Silva Diaz’s Mentes Puertorriqueñas also encourages young people to think critically about the island’s politics. The group hosts Café Conciencia, a bi-monthly salon for young people to hear from an expert guest about a relevant policy matter and discuss it.

“We have defaulted on our obligations with the people of Puerto Rico.”

- Manuel Natal, Puerto Rico House of Representatives

One of the topics that came up at a recent Café Conciencia is whether a significant portion of Puerto Rico’s debt was issued unconstitutionally and thus can be nullified.

It's fitting that the biggest advocate for this seemingly radical approach is another young person: Manuel Natal, a 29-year-old lawyer and outspoken member of the Popular Democratic Party, who remains the youngest member of Puerto Rico’s House of Representatives since his election in 2013.

The island’s constitution forbids annual debt that exceeds 15 percent of revenues, according to Natal, a threshold the government projected it would pass by a nearly three-fold margin by the end of 2016.

“This is not the first default on Puerto Rico" because the island has already betrayed its people by slashing so many public services, Natal told HuffPost RYOT in an interview for an upcoming video on the island's activists. "We have defaulted on our obligations with the people of Puerto Rico."

Like many younger Puerto Ricans, the country’s predicament bewilders Natal. He wants to know how local lawmakers let the situation get this bad, and what exact roles Congress and Wall Street played.

Natal, nicknamed “muchachito,” or kid, by his party elders, spearheaded the creation of a commission to audit the country’s $70-billion debt with the goal of getting answers to that question. He now serves on the commission, and is confident it will reveal that a significant portion of the debt is “illegal.”

Flat-out canceling some of Puerto Rico’s debts is one of many Hail Mary-type plays that have emerged as plausible options in the absence of -- or, perhaps, in spite of -- congressional action.

Puerto Rico’s government is hoping the Supreme Court will decide in June to uphold a local bankruptcy law that would allow its municipalities and public corporations to seek redress in court that could force losses on creditors

The island’s governor, Alejandro Garcia Padilla, also signed a law in April giving him authority to declare a state of emergency and put a moratorium on debt payments.

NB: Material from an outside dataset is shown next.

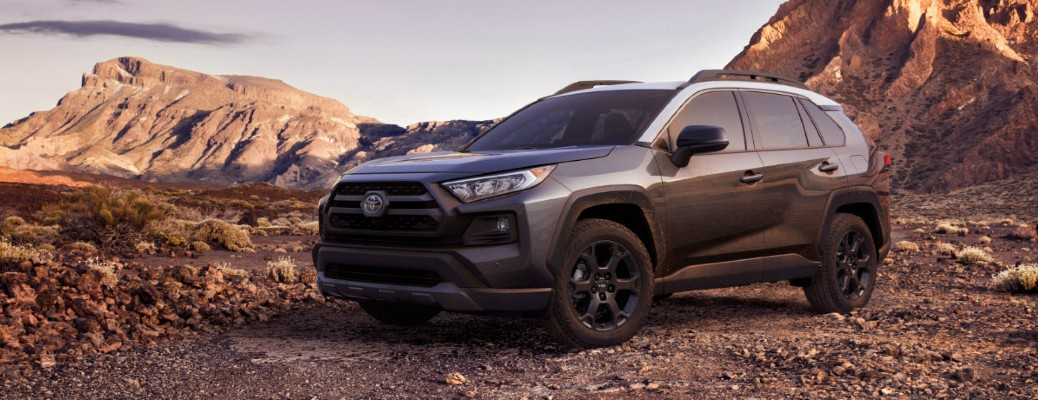 A black 2020 Toyota RAV4 TRD Off-Road Trim parked near rugged terrain.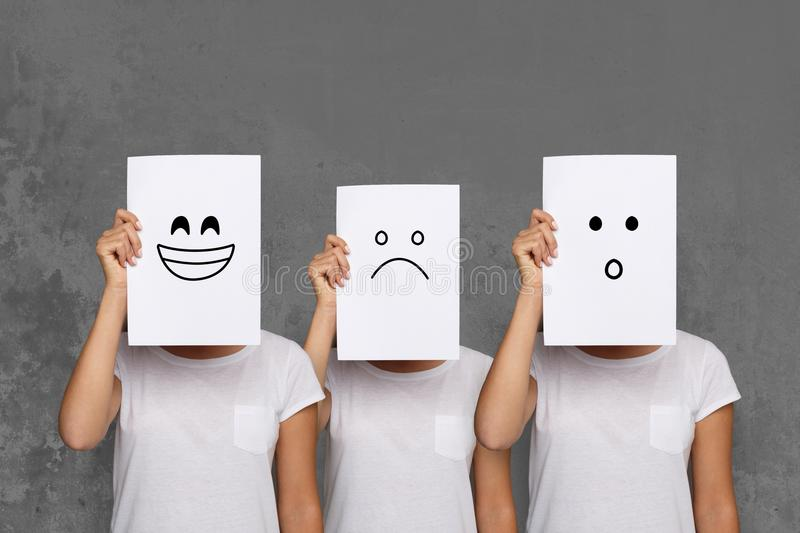 Girl covering face with white boards. Set of painted emotions royalty free stock images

Puerto Rico already defaulted on May 1 on payments of over $400 million. It is widely expected that the island lacks the funds to meet a $2 billion installment, much of it high-priority general obligation bonds, that comes due on July 1.

“Bernie is not a common senator or elected official, specifically with the honesty in how he talks to his audience.”

- Guillermo Guasp Perez, University of Puerto Rico

Whether congressional aid, however objectionable, arrives in time for the July 1 deadline is of less concern to Alejandro Silva Diaz, Guillermo Guasp Perez, Manuel Natal and the island’s other young renegades, than whether Puerto Rico will be a promising place to build a life in five, 10 or 20 years' time. Governors, credit events and congressional aid packages may change, but one way or another, Puerto Rico’s youth will be forced to reckon with what is left.

When I spoke to Guasp Perez, he was busy arranging logistics for a speech that Democratic presidential hopeful Sen. Bernie Sanders (I-Vt.) will be giving on his campus this Monday.

Sanders has declared his opposition to the current House bill to help Puerto Rico, notwithstanding its bipartisan support, citing objections to the proposed fiscal board.

Guasp Perez said that students were clamoring for the chance to get one of the limited number of seats to see Sanders speak. The island’s residents are not eligible to vote in the general presidential election, but they will participate in the Democratic primary on June 5.

Guasp Perez would not say whom he plans to vote for, but like many college students on the mainland, he had some kind words for Sanders.

“Bernie is not a common senator or elected official, specifically with the honesty in how he talks to his audience,” Guasp Perez said.

The student leader said that Puerto Rico’s leaders could learn a thing or two from Sanders’ approach.

“Sometimes we do not have to tell people what they want to hear; we have to tell them what they should hear,” he said.